我有一个多行字符串,由一组不同的分隔符分隔:
(Text1)(DelimiterA)(Text2)(DelimiterC)(Text3)(DelimiterB)(Text4)
我可以使用string将这个字符串分割成各个部分。分裂,但似乎我无法获得与分隔符正则表达式匹配的实际字符串。
换句话说,这就是我得到的结果:
Text1
Text2
Text3
Text4
这就是我想要的
Text1
DelimiterA
Text2
DelimiterC
Text3
DelimiterB
Text4
JDK中是否有任何方法可以使用分隔符正则表达式分割字符串,但同时保留分隔符?
下面是一个基于上面一些代码的groovy版本,以防有用。不管怎样,它很短。有条件地包括头部和尾部(如果它们不是空的)。最后一部分是演示/测试用例。

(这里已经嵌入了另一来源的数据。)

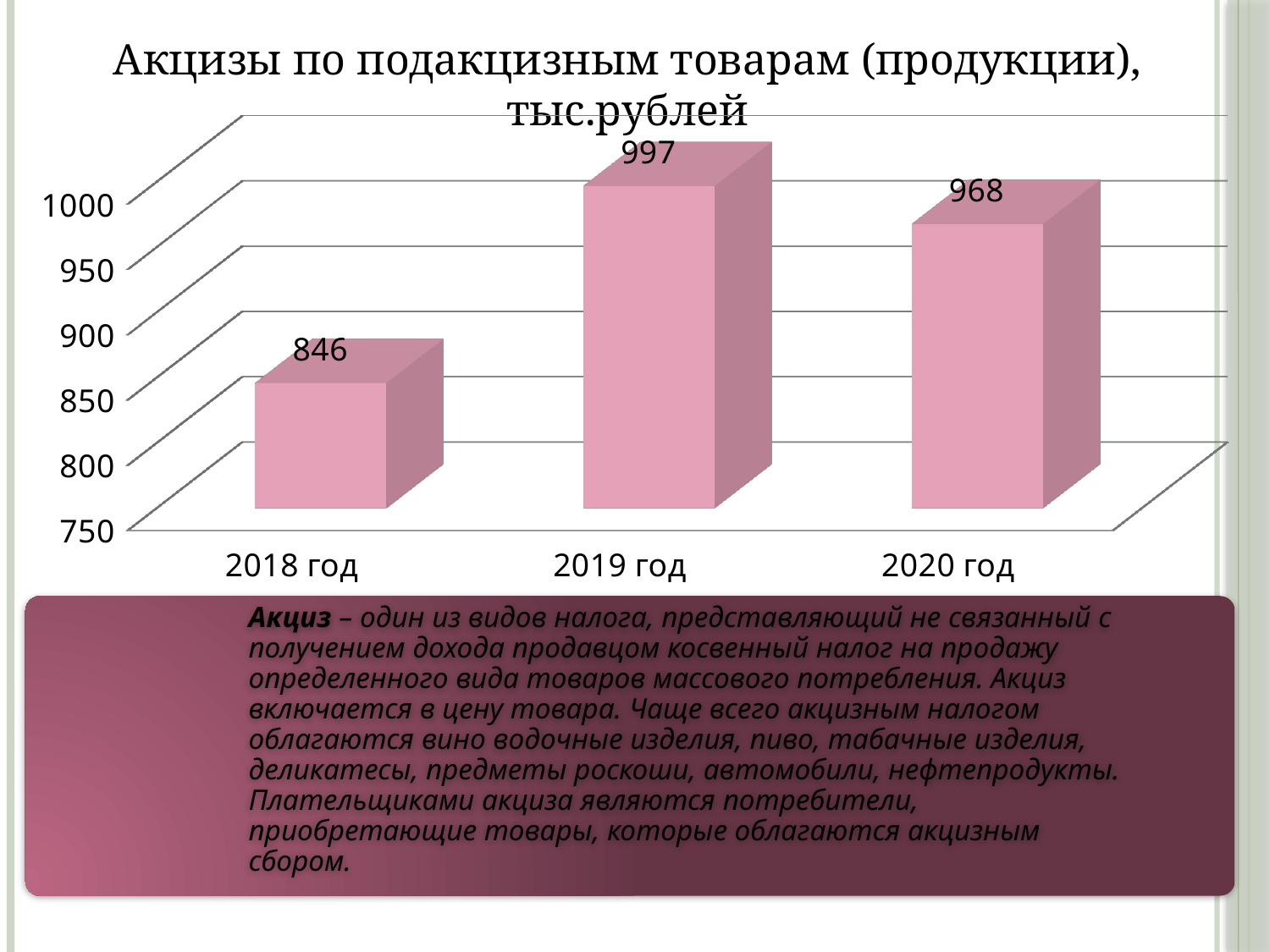
What is the difference between the values for 2019 год and 2018 год? 151 What is the value for 2020 год? 968 How many categories are shown on the x axis? 3 What kind of chart is shown on the slide? bar chart What is the value for 2019 год? 997 What is the title of the chart? Акцизы по подакцизным товарам (продукции), тыс.рублей What is the difference between the values for 2019 год and 2020 год? 29 Which year has the lowest value? 2018 год Which is larger, the value for 2020 год or the value for 2018 год? 2020 год What is the value for 2018 год? 846 Is the value for 2018 год greater or less than 900? less Which year has the highest value? 2019 год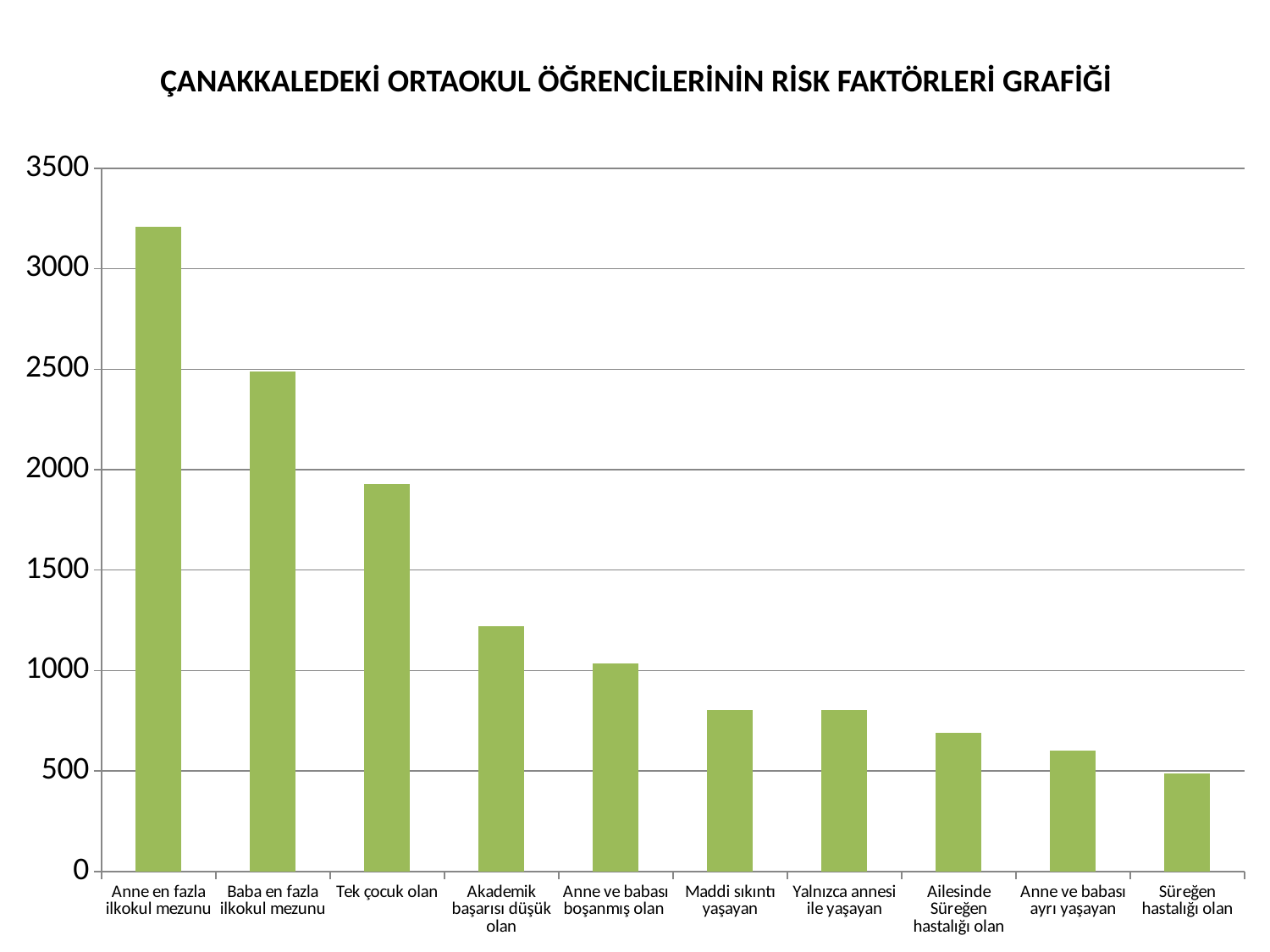
What kind of chart is shown on the slide? bar chart Which is larger, the value for Tek çocuk olan or the value for Akademik başarısı düşük olan? Tek çocuk olan Which category has the lowest value? Süreğen hastalığı olan Do the values rise or fall from left to right along the x axis? fall Which category has the highest value? Anne en fazla ilkokul mezunu Is the value for Anne en fazla ilkokul mezunu greater or less than 3000? greater Is the value for Tek çocuk olan greater or less than 2000? less How many categories are plotted in the chart? 10 What is the title of the chart? ÇANAKKALEDEKİ ORTAOKUL ÖĞRENCİLERİNİN RİSK FAKTÖRLERİ GRAFİĞİ Is the value for Akademik başarısı düşük olan greater or less than 1000? greater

List splitWithTokens(str, pat) {
def tokens=[]
def lastMatch=0
def m = str=~pat
while (m.find()) {
if (m.start() > 0) tokens << str[lastMatch..<m.start()]
tokens << m.group()
lastMatch=m.end()
}
if (lastMatch < str.length()) tokens << str[lastMatch..<str.length()]
tokens
}
[['<html><head><title>this is the title</title></head>',/<[^>]+>/],
['before<html><head><title>this is the title</title></head>after',/<[^>]+>/]
].each {
println splitWithTokens(*it)
}
我也会发布我的工作版本(第一个是真的类似Markus)。
public static String[] splitIncludeDelimeter(String regex, String text){
List<String> list = new LinkedList<>();
Matcher matcher = Pattern.compile(regex).matcher(text);
int now, old = 0;
while(matcher.find()){
now = matcher.end();
list.add(text.substring(old, now));
old = now;
}
if(list.size() == 0)
return new String[]{text};
//adding rest of a text as last element
String finalElement = text.substring(old);
list.add(finalElement);
return list.toArray(new String[list.size()]);
}
这是第二个解,比第一个快50%
public static String[] splitIncludeDelimeter2(String regex, String text){
List<String> list = new LinkedList<>();
Matcher matcher = Pattern.compile(regex).matcher(text);
StringBuffer stringBuffer = new StringBuffer();
while(matcher.find()){
matcher.appendReplacement(stringBuffer, matcher.group());
list.add(stringBuffer.toString());
stringBuffer.setLength(0); //clear buffer
}
matcher.appendTail(stringBuffer); ///dodajemy reszte ciagu
list.add(stringBuffer.toString());
return list.toArray(new String[list.size()]);
}
另一个使用正则表达式的候选解决方案。保留令牌顺序,正确匹配一行中相同类型的多个令牌。缺点是正则表达式有点讨厌。
package javaapplication2;
import java.util.ArrayList;
import java.util.List;
import java.util.regex.Matcher;
import java.util.regex.Pattern;
public class JavaApplication2 {
/**
* @param args the command line arguments
*/
public static void main(String[] args) {
String num = "58.5+variable-+98*78/96+a/78.7-3443*12-3";
// Terrifying regex:
// (a)|(b)|(c) match a or b or c
// where
// (a) is one or more digits optionally followed by a decimal point
// followed by one or more digits: (\d+(\.\d+)?)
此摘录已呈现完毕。